In the suit number, M/317/2017 with High Chief Rashidi Ladoja and Honourable Justice Akintunde Boade (Rtd) as first and second respondents respectively, Ajimobi, the appellant, further asked for an order dismissing the case presented by Ladoja in its entirety.
The appeal was premised on 11 grounds stating that Justice Aiki erred in law and misconstrued facts and the provisions of Section 25 of the Oyo Chiefs Law in arriving at her judgement.
Furthermore, the grounds of the appeal were that the judgement was delivered against the weight of evidence and that the judge came to a perverse conclusion in granting Ladoja reliefs he was not entitled to in fact and in law leading to a grave miscarriage of justice against Ajimobi.
The grounds of the appeal, further included that the “trial judge erred in law by overruling all the heads of the Preliminary Objections raised to the competence of the Senator Ladoja case in the process failed and refused to follow decided authorities of Appellate Courts cited before him and thereby embarked on clustered justice which led to a miscarriage of justice against the Appellant.”

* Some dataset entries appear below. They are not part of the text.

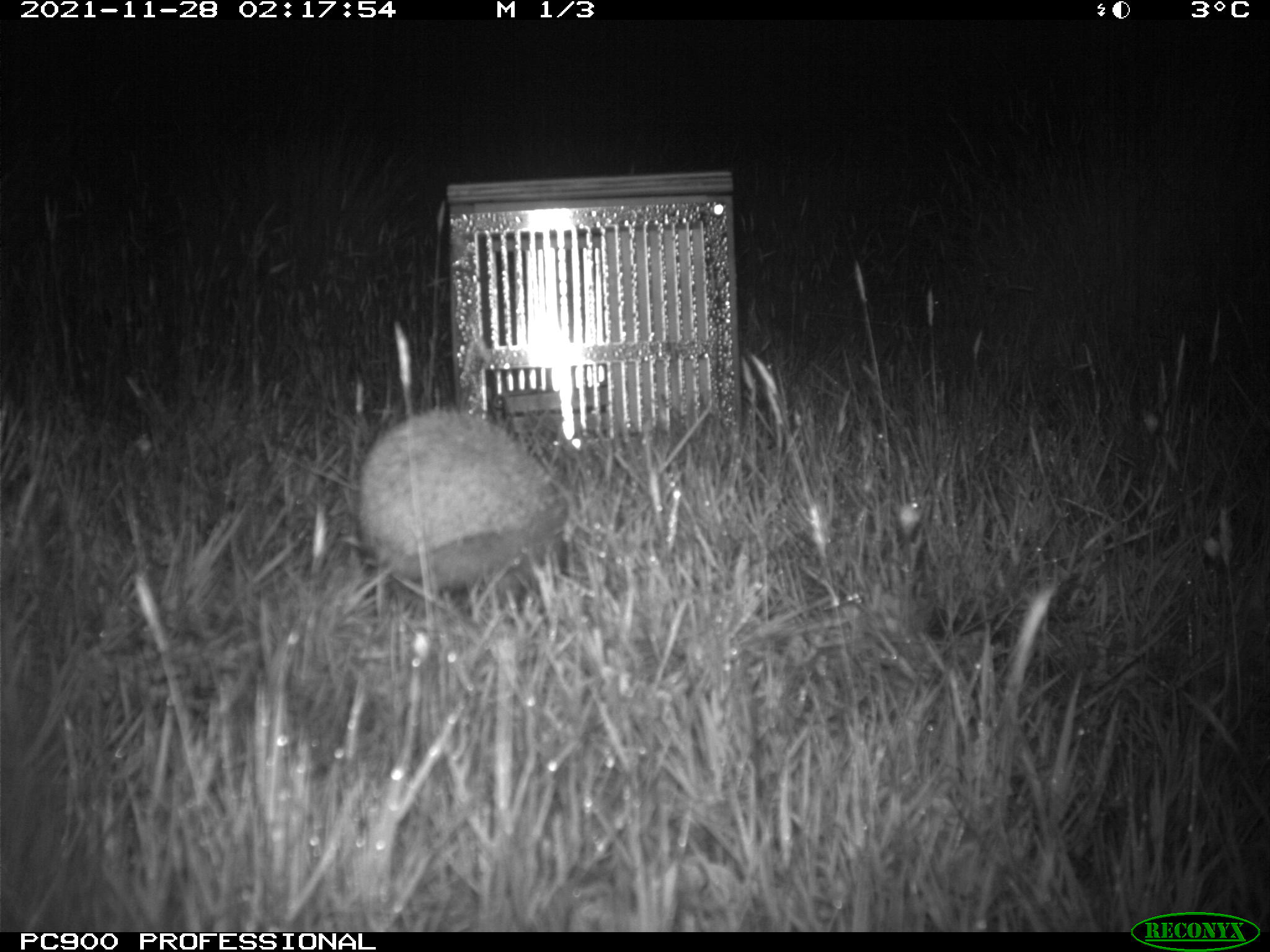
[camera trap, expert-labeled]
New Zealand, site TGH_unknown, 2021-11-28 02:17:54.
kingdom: Animalia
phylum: Chordata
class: Mammalia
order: Eulipotyphla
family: Erinaceidae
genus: Erinaceus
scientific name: Erinaceus europaeus europaeus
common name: european hedgehog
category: hedgehog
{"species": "hedgehog (european hedgehog) (Erinaceus europaeus europaeus)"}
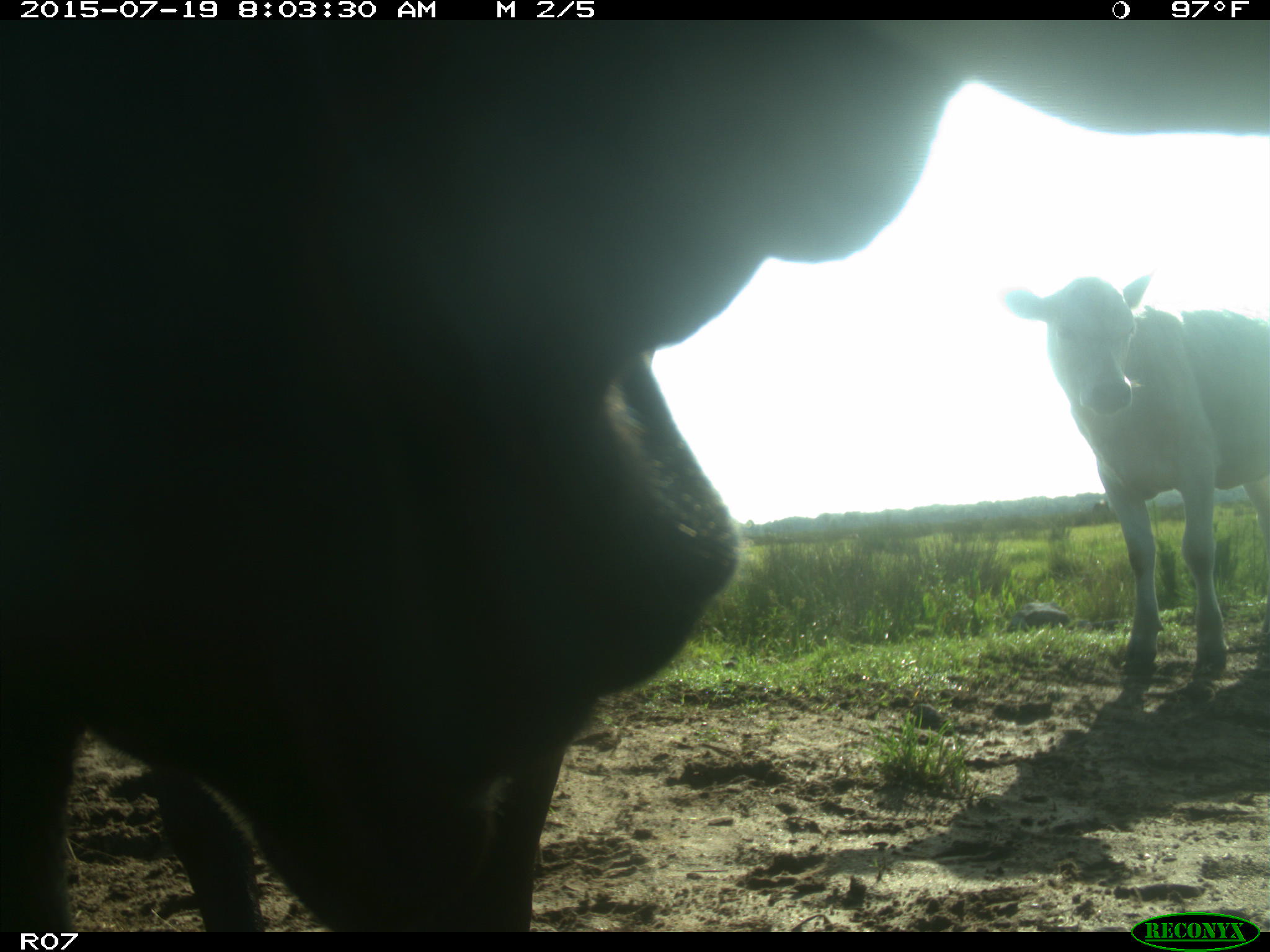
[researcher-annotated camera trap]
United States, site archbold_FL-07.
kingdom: Animalia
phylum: Chordata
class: Mammalia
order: Artiodactyla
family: Bovidae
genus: Bos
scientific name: Bos taurus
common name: domestic cow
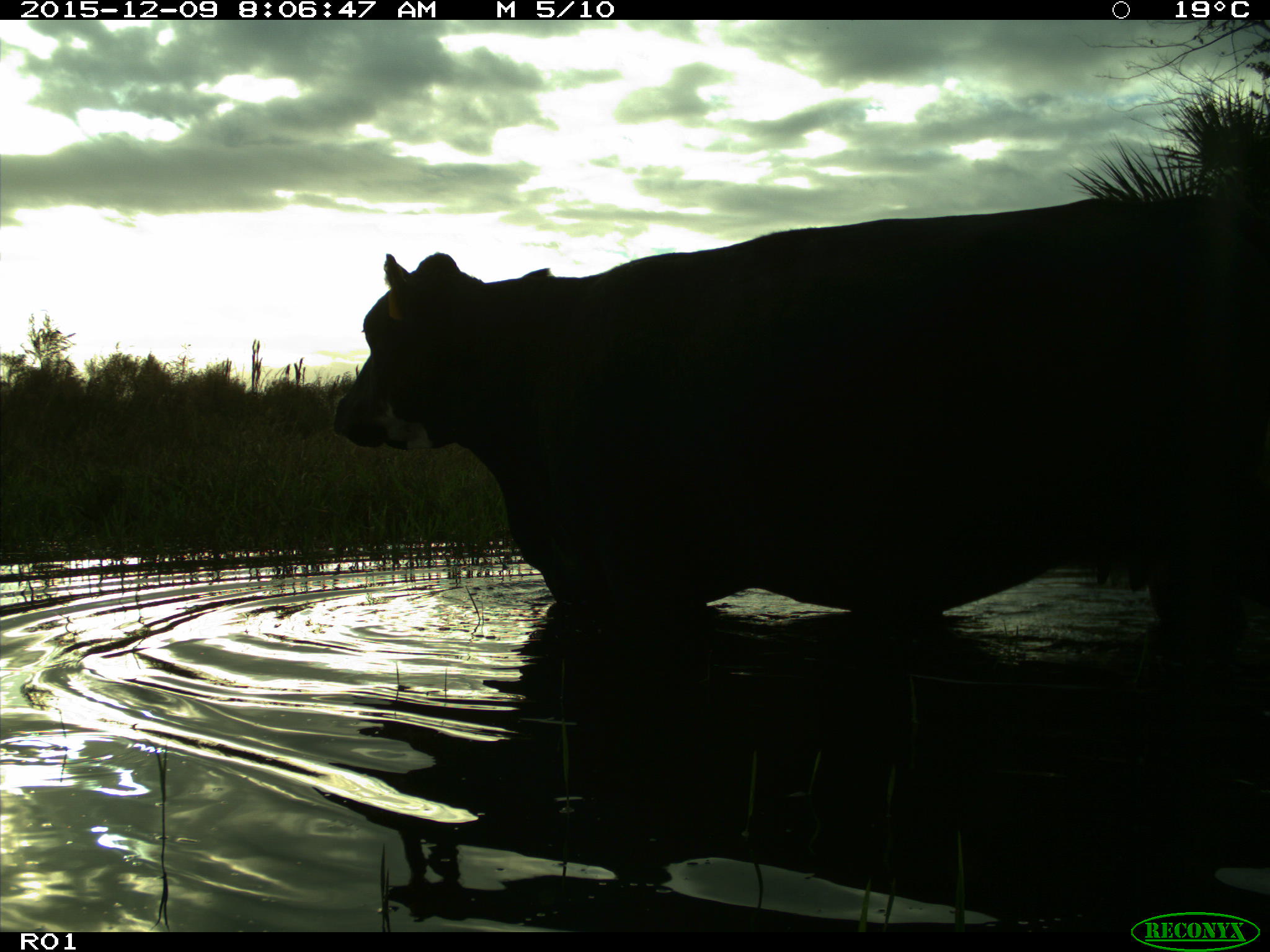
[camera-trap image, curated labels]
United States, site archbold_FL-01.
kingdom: Animalia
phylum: Chordata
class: Mammalia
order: Artiodactyla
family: Bovidae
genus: Bos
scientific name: Bos taurus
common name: domestic cow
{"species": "Bos taurus (domestic cow)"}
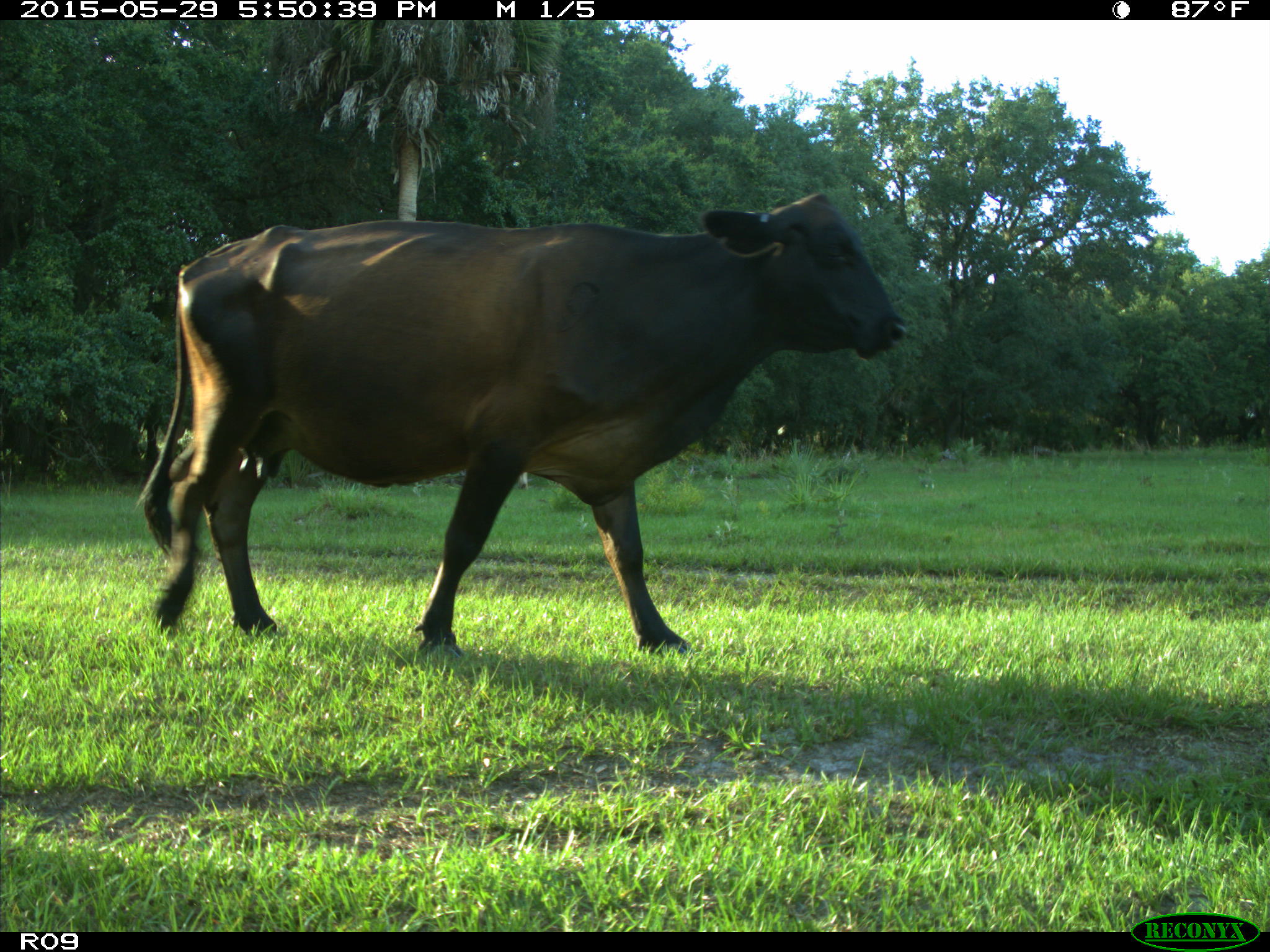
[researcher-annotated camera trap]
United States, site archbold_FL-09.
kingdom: Animalia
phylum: Chordata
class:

“The learned judge erred in law and came to a wrong conclusion by holding that, the Governor has no power to set up a commission of inquiry on the issue of beaded crown wearing Obas and Coronet crown wearing Obas contrary to the provisions of the Chiefs Law of Oyo state which donates such powers and authority to the Governor.”
“The Learned Trial Judge erred in law and totally misinterpreted sections 10, 12 and 25 of the Oyo State Chiefs Law in purporting to interpret these sections he introduced extraneous provisions which are not contained in the law, thereby excluding the general scheme and the general provisions of the law.”
“That the learned judge erred in law in granting reliefs that would serve no useful purpose and are impossible of enforcement having regards to the facts and circumstances of this case.”
“That the Learned Trial Judge erred in law and totally misapprehended the facts of the matter in overruling the objection of the Appellant on the inappropriateness of the Originating Summons proceeding in the determination of the first Respondent’s case.
“The Learned Trial Judge erred in law and gravely misdirected himself in holding that the case of the first Respondent as constituted is not academic, hypothetical and will serve no useful purpose.
“The learned trial judge erred in law by holding contrary to the facts and decided authorities of higher courts that the first respondent has locus standing to prosecute the case when even from his own showing, the issue the subject matter of his action affects millions of Ibadan indigenes over which he was unable to show special interests over that of other ordinary Ibadan indigenes.”
“The Learned Trial Judge erred in law by holding in spite of the paucity of facts making any positive allegation against the Appellant, that the suit discloses a reasonable or any cause of action at all.”